“A Carnevale ogni scherzo vale!”, sono detti che rendono bene l’atmosfera che si respira in questo periodo dell’anno: tra maschere, coriandoli e feste, ci si concede inoltre qualche piacere in più per il palato.
Il Carnevale è infatti fin dall’antichità il periodo in cui si accettava una sana e circoscritta inversione dell’ordine prestabilito, con scambio di ruoli nella compagine sociale.
Con l’avvento del Cristianesimo il Carnevale, precedendo il periodo di penitenza della Quaresima, è ancor più divenuto tempo per bagordi e allegria.
Oggi la ricorrenza è l’occasione per giocare con travestimenti, scherzi e feste in cui non possono mancare i dolci tipici.
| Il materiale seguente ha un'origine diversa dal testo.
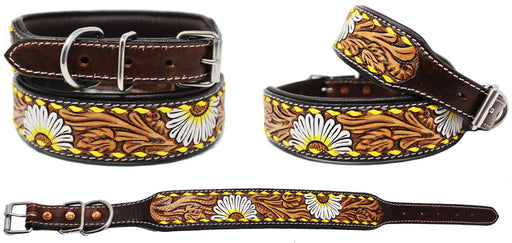 Padded Leather Dog Collar Floral Hand Tooled 60HR06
Ogni regione ha la sua ricetta carnevalesca, ma a predominare sono ovunque i dolci fritti.

Hanno numerosi nomi, come chiacchiere, frappe, cioffe, bugie, dato dal diverso aspetto assunto, ma l’impasto di base è sempre lo stesso: uova, farina, burro, zucchero e liquore a piacere, il tutto fritto e poi spolverato di zucchero a velo. Esistono declinazioni diverse delle chiacchiere o frappe, cotte al forno, con gocce di cioccolato, miele, anice, ma di certo sono le regine del Carnevale. Si ritiene che abbiano origine già nell’antica Roma, quando nel periodo dei Saturnali, si preparavano le frictilia, dolci fritti nel grasso animale, che le donne più anziane, col capo cinto d’edera, distribuivano per le strade.

Altra leccornia, immancabile per il Carnevale, sono le castagnole: dolci tondi e fritti, hanno origine in Emilia Romagna, ma sono ormai diffusi dal nord al sud della penisola. La loro forma e il loro colore brunito ricorda appunto le castagne, da cui prendono il nome, e che in questo periodo hanno ormai  concluso la loro stagione.

Una variante delle castagnole semplici sono le fritole veneziane, arricchite con uvetta sultanina e pinoli. Appaiono sulle tavole già dal 7 gennaio e vi rimangono fino a metà quaresima. La loro presenza nella tradizione locale è testimoniata anche nella commedia “Il Campiello” di Carlo Goldoni, ambientata nel Carnevale del 1755, la cui protagonista Orsola è per l’appunto una frittolera.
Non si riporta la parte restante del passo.